AKI603 is a novel small molecule inhibitor of Aurora kinase A (AurA)(IC50 = 12.3 nM). AKI603 is developed to overcome resistance mediated by BCR-ABL-T315I mutation. AKI603 exhibits strong anti-proliferative activity in leukemic cells[1][2].

Aurora A:12.3 nM

AKI603 exhibits inhibitory activities on breast cancer cell proliferation, such as SUM149 (IC50=2.04), BT549 (IC50=0.86), MCF-7 (IC50=0.97), MCF-7-Epi (IC50=21.01), Sk-br-3 (IC50=0.73), MDA-MB-231 (IC50=3.49), MDA-MB-453 (MTT, IC50=0.18; Cell counting, IC50=0.19), MDA-MB-468 (MTT, IC50=0.15; Cell counting, IC50=0.17)[2]. AKI603 (0.039-0.6 μM; 48 hours) extensively inhibits proliferation of leukemia cells[1]. AKI603 (0.039-0.6 μM; 48 hours) significantly inhibits the phosphorylation of AurA in NB4, K562, and Jurkat cell lines in a dose-dependent manner while the level of total AurA protein is not changed[1]. AKI603 inhibits the proliferation and colony formation of imatinib resistant CML cells[1]. AKI603 (0.3-0.6 μM; 48 hours) inhibits cell proliferation and colony formation capacities in imatinib-resistant CML cells by inducing cell cycle arrest with polyploidy accumulation[1]. Inhibition of AurA by AKI603 induces leukemia cell senescence in both BCR-ABL wild type and T315I mutation cells[1].
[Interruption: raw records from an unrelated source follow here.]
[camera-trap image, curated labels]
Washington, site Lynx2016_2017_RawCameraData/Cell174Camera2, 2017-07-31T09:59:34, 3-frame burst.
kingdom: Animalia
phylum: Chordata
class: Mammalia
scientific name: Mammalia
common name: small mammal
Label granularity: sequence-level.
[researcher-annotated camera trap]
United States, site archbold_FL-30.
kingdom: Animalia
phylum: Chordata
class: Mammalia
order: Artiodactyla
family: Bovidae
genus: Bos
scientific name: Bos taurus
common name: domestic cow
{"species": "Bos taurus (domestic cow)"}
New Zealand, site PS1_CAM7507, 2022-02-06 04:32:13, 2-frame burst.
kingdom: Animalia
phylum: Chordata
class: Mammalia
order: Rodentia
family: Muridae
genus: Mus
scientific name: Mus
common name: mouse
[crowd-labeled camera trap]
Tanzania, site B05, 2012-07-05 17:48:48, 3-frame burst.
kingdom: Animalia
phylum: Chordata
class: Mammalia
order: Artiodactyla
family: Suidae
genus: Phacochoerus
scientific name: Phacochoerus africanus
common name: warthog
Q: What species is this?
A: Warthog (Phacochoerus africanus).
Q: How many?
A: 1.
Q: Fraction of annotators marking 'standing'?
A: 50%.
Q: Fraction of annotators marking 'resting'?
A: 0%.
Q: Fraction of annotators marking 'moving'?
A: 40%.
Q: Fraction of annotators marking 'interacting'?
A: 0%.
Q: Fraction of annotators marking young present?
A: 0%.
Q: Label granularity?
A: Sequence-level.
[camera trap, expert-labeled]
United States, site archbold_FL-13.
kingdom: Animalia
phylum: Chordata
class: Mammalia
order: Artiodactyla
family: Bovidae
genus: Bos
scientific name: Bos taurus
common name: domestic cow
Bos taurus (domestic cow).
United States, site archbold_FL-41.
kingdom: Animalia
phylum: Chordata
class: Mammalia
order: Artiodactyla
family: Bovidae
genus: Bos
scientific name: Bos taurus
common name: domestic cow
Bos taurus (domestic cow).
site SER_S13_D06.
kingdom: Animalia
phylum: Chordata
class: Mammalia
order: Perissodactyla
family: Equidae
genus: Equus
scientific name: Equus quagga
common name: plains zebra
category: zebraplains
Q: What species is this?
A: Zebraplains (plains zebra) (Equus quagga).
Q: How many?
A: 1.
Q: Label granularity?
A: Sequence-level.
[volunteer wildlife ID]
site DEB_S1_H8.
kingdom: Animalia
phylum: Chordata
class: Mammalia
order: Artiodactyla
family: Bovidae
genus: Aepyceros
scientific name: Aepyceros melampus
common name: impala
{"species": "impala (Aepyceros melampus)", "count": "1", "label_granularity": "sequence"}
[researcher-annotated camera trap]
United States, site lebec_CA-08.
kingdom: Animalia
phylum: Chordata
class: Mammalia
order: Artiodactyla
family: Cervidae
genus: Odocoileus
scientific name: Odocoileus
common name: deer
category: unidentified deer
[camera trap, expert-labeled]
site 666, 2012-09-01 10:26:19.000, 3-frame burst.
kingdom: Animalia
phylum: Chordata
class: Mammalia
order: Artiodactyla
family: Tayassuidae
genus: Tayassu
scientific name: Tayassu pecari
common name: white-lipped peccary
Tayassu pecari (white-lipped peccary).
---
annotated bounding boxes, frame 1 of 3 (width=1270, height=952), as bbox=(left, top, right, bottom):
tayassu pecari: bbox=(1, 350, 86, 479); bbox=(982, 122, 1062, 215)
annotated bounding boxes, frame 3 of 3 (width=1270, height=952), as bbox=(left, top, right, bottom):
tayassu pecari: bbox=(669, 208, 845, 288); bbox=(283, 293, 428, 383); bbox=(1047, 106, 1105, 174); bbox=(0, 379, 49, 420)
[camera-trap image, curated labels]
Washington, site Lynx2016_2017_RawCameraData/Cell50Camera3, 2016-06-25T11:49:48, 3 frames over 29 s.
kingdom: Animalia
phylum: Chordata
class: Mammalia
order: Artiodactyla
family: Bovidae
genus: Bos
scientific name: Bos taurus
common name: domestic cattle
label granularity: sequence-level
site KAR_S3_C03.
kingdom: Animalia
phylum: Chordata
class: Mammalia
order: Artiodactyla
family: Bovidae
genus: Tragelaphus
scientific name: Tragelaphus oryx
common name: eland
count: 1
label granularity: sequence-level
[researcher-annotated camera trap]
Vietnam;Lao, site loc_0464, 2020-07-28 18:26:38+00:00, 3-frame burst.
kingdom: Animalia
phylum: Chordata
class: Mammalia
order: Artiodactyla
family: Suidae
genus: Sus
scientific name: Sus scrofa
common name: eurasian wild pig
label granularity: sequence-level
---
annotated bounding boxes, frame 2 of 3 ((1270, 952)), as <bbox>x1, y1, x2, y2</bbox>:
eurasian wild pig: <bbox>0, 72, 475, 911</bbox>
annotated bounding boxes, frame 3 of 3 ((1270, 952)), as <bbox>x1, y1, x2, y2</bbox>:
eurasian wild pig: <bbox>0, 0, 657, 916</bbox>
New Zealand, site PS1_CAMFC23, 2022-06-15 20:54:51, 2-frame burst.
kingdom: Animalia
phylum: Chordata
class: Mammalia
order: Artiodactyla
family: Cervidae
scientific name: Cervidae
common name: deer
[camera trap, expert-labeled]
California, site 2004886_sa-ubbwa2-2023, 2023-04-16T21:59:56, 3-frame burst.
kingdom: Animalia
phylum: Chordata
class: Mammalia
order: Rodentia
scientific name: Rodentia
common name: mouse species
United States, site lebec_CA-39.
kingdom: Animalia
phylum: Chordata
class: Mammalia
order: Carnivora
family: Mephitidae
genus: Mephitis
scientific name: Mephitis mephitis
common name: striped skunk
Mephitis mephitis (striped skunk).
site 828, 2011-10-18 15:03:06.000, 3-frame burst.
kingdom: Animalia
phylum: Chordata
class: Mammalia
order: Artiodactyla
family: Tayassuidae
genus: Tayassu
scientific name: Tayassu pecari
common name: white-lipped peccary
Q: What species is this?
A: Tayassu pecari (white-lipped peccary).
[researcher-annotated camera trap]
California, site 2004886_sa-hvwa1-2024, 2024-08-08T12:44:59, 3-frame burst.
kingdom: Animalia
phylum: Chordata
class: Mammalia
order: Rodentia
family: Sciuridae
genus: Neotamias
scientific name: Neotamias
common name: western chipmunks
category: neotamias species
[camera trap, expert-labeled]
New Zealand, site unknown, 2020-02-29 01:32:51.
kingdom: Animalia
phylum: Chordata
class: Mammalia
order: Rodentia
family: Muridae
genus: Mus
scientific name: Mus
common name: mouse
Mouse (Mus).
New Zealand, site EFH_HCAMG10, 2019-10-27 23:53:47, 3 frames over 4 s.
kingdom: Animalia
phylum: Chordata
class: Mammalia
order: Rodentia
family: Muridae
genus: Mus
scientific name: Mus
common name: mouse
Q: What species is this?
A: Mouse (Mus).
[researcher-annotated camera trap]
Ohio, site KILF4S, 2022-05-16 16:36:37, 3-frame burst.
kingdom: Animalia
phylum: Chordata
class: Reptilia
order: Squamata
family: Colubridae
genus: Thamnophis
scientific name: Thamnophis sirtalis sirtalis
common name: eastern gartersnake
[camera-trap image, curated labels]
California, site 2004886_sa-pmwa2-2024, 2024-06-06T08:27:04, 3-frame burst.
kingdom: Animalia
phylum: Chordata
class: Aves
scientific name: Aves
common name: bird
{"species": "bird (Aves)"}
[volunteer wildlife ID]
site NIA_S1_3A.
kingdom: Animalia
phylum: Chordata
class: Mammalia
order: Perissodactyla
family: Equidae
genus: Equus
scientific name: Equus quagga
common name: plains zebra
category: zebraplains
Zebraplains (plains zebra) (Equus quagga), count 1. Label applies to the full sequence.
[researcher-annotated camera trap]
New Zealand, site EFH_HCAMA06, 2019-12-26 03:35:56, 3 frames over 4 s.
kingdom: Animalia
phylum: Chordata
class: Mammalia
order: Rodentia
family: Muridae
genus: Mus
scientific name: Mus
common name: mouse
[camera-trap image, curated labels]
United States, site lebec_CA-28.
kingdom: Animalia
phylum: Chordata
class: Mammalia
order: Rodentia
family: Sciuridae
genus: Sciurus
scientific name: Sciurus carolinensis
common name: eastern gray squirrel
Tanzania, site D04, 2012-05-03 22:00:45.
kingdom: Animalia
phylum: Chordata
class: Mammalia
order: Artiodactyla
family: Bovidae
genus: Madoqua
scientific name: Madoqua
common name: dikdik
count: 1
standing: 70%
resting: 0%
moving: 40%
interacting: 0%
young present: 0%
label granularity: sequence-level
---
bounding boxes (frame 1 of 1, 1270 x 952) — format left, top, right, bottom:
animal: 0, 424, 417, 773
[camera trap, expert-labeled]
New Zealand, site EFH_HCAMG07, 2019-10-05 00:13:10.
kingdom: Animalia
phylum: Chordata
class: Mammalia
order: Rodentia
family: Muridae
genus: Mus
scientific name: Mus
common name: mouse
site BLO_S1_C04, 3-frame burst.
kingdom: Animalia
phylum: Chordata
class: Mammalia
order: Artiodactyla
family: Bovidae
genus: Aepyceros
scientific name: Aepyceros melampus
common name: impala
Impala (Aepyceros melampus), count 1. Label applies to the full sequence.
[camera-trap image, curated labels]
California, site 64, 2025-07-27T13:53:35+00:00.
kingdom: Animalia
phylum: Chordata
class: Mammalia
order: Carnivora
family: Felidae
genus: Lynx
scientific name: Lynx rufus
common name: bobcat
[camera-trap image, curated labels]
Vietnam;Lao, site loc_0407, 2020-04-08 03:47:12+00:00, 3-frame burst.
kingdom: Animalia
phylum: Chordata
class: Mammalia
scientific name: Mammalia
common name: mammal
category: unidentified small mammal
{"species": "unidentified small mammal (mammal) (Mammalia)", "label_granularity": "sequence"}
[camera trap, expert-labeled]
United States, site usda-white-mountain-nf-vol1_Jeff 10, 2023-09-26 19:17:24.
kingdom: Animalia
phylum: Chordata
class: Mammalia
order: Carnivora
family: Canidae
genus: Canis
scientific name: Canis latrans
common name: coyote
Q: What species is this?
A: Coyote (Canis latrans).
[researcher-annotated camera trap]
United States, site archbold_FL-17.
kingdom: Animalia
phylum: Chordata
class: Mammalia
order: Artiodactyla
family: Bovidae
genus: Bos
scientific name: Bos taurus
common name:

AKI603 (12.5-25?mg/kg; i.p.; every 2 days; for 14 days; female BALB/c nude mice with KBM5-T315I cells xenografted) abrogates the growth of tumors[1]. Pharmacokinetic Analysis shows that AKI603 exhibits moderate oral bioavailability (rat 28.7%) and Cmax (rat 202.4 μg/L) following oral administration (rat 25 mg/kg)[3]. AKI603 also exhibits terminal elimination half-life (rat 8.9 h) following intravenous administration (rat 2.5 mg/kg)[3].

AKI-603, AKI 603

DMSO: 120 mg/mL (293.08 mM), Sonication is recommended.